• Exercise set:
1. Translate this sentence from the Nap1 abstract into Spanish: "DNA translocases, such as RNA polymerases, inevitably collide with nucleosomes on eukaryotic chromatin."
2. Summarize the Nap1 abstract in two sentences.

• Extract to read:
· · · · ·

Histone chaperone Nap1 dismantles an H2A/H2B dimer from a partially unwrapped nucleosome.

Autor: Nagae F; Department of Biophysics, Graduate School of Science, Kyoto University, Kyoto, Japan., Takada S; Department of Biophysics, Graduate School of Science, Kyoto University, Kyoto, Japan., Terakawa T; Department of Biophysics, Graduate School of Science, Kyoto University, Kyoto, Japan.; PREST, Japan Science and Technology Agency (JST), Kawaguchi, Japan.
Jazyk: angličtina
Zdroj: Nucleic acids research [Nucleic Acids Res] 2023 Jun 23; Vol. 51 (11), pp. 5351-5363.
DOI: 10.1093/nar/gkad396
Abstrakt: DNA translocases, such as RNA polymerases, inevitably collide with nucleosomes on eukaryotic chromatin. Upon these collisions, histone chaperones are suggested to facilitate nucleosome disassembly and re-assembly. In this study, by performing in vitro transcription assays and molecular simulations, we found that partial unwrapping of a nucleosome by an RNA polymerase dramatically facilitates an H2A/H2B dimer dismantling from the nucleosome by Nucleosome Assembly Protein 1 (Nap1). Furthermore, the results uncovered molecular mechanisms of Nap1 functions in which the highly acidic C-terminal flexible tails of Nap1 contribute to the H2A/H2B binding by associating with the binding interface buried and not accessible to Nap1 globular domains, supporting the penetrating fuzzy binding mechanism seemingly shared across various histone chaperones. These findings have broad implications for the mechanisms by which histone chaperones process nucleosomes upon collisions with translocases in transcription, histone recycling and nucleosomal DNA repair.
(© The Author(s) 2023. Published by Oxford University Press on behalf of Nucleic Acids Research.)

· · · · ·

• Supplied material:
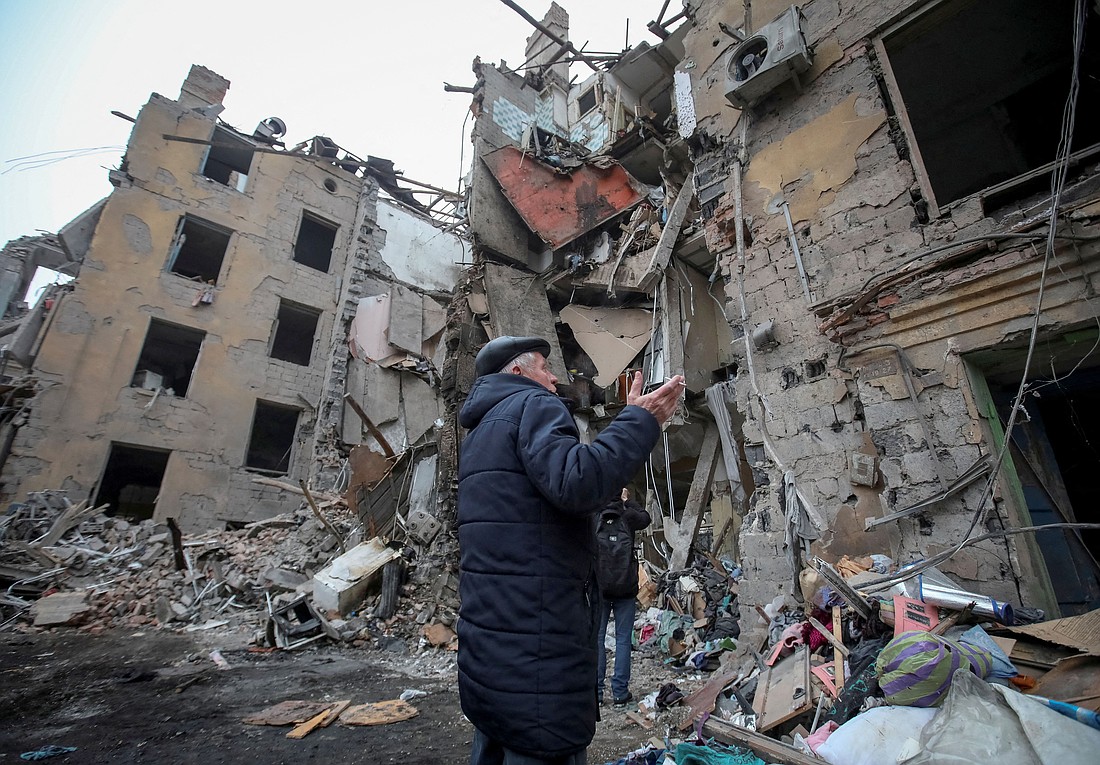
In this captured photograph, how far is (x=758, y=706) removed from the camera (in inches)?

· · · · ·

• Answers by task:
1. Las translocasas de ADN, como las ARN polimerasas, chocan inevitablemente con los nucleosomas en la cromatina eucariota.

2. In vitro transcription assays and molecular simulations showed that partial unwrapping of a nucleosome by an RNA polymerase dramatically facilitates the removal of an H2A/H2B dimer from it by Nucleosome Assembly Protein 1 (Nap1). The highly acidic, flexible C-terminal tails of Nap1 were found to help bind H2A/H2B at an interface that Nap1's globular domains cannot reach, supporting a penetrating fuzzy binding mechanism that seems to be shared across various histone chaperones.